_SHORT TASK_. Could you resume the essay on self-doubt below, picking up right after its final sentence about the two stories in the picture?

_SOURCE EXCERPT_.
* * * *
Over the last 28 days, whenever I sat down to write this piece, the voice in my head crippled the attempt : “You think you’re qualified to put out advice? What could you possibly write that’ll be any good?”. I never had an authentic answer and put the task aside. Until this morning.

Often, when one can’t think of an answer, posing a different question can help. This morning I asked that voice a question that silenced it. For half a day, the words just flowed and I lost all sense of time and self. I was just here and now. As soon as I finished this draft, however, the voice was back, stronger than ever : This is horrible! Makes no sense. Reads like a stream of consciousness. The ideas are all over the place. Nobody will get it. Not. Good. Enough.

Does this seem familiar? Perfection. Expertise. Genius. Flawlessness. Ideas planted so deep in our subconscious that we can’t even tell that they’re not our own. We act accordingly - our days and decisions but an illusion of free will.

I’m somewhat an expert on self doubt. Or maybe I’m not? Actually, I don't think I am. Wait, do I need to be an expert on something to talk about it? What is an expert, anyway? Do you stop growing when you’re an expert; when you’re finally perfect? What do you do then? How dreadfully boring! What a waste of these precious few years of being. I’ll have all the time in the world to be perfect when I’m dead.

Has the voice in your head convinced you that you’re an impostor, a hack or a fraud? Are you afraid of being discovered for the clueless bundle of ideas you really are? Being caught?

Caught. Bowled. This reminds me of a picture I once took. A little over a decade ago, a bunch of us happened to be engaged in a game of cricket. A college match between KMC Mangalore’s MBBS batch of 2007 and 2008. There are two stories in this picture and only one of them happened in front of the camera.
* * * *
Records from a data collection
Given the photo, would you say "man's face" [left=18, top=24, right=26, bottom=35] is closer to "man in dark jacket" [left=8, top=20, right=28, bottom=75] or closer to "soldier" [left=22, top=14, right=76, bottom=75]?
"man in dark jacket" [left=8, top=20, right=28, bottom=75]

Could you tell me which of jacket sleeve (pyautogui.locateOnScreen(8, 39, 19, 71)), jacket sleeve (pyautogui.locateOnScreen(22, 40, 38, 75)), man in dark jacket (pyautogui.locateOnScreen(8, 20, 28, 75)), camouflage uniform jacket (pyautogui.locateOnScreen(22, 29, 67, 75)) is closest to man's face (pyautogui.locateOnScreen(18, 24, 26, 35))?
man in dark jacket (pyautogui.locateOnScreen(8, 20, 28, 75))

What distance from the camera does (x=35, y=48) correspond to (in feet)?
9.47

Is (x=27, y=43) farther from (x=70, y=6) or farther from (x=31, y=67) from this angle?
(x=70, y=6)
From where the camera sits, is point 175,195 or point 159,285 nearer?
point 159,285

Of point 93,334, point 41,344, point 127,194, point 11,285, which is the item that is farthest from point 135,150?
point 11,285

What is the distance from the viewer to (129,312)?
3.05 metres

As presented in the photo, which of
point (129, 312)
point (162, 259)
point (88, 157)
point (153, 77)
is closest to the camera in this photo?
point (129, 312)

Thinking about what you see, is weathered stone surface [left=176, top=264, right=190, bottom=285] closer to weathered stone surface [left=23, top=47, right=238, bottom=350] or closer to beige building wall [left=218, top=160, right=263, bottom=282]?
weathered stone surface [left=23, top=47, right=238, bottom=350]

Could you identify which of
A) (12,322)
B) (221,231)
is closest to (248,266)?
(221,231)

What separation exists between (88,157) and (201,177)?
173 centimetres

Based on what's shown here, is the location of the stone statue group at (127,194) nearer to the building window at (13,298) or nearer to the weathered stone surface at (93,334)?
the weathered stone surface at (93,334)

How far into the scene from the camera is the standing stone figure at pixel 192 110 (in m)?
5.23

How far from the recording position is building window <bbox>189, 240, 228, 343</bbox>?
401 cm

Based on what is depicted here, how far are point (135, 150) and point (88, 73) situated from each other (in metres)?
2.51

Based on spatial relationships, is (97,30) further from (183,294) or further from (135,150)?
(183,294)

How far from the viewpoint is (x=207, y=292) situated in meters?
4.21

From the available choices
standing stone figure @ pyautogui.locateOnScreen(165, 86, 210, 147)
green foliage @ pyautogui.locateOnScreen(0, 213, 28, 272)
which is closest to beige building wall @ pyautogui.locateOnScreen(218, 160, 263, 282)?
* * * *
_REPLY_.
2009InterclassCatchAndBowled.jpg

Vasu (’07) to Siddharth (’08). A thick edge off of Siddharth’s bat sends the ball flying above Vasu’s head. Not the tallest of our lot but in tune with the moment, Vasu’s instincts take over and he leaps up to grab it. A fraction of a second and it’s all over. Caught and bowled. The sophomores bring the title home. The team gathers around and smothers him in hugs as the crowd erupts into endless applause. He just has a gentle smile on his face - nothing out of the ordinary.

Beyond the boundary line, I work my first DSLR and the only lens I could afford - an old repurposed super-telephoto with fried electronics that crashes the camera after each click. A battery remove-reinstall routine is the only way to keep shooting and most images are horrible misses. I’m not thinking about any of that. The battery routine is on muscle memory and I’m satisfied with one shot per ball. I’m not what they call a “photographer” yet and there are no expectations. Then comes this beauty of catch - and I get it on camera. The decisive moment, if you will. A quick glimpse at the screen and a transient smile - I flick the battery out, reinstall it and keep shooting.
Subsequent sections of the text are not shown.